NELI GERMANO reside em Porto Alegre/RS/Brasil. Arquivista aposentada. Curso Superior (Incompleto) em Letras e Serviço Social pela ULBRA Canoas/RS. Participação em oito antologias, poemas publicados em jornais e revistas alternativos de cultura (Gente de Palavra, Entreverbo e Todas Escrevemos) e tem um livro solo, Casa de Infância. Integra o Coletivo Mulherio das Letras.

CARLA GOSSUIN-AZEVEDO é Luso-Suíça, nasceu em Angola, passou por Portugal, mas é a Suiça há mais de 25 anos o seu país de adoção. Embora escreva desde a adolescência, é somente a partir de 2015 que entra no universo literário nacional e internacional, tendo participado em mais de 50 antologias. Foi premiada várias vezes pelos seus trabalhos. É Diretora-adjunta da Helvetia Edições. Assina os seus trabalhos com o pseudónimo de: CARLA DE SÀ MORAIS.

Descrição da tarefa: Segundo o texto fornecido, qual pseudônimo Carla Gossuin-Azevedo usa para assinar seus trabalhos?

Bloco de dados:

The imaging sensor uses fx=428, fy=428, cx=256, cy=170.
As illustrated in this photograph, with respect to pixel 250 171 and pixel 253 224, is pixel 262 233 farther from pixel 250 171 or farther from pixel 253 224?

Resposta escrita: Carla de Sà Morais.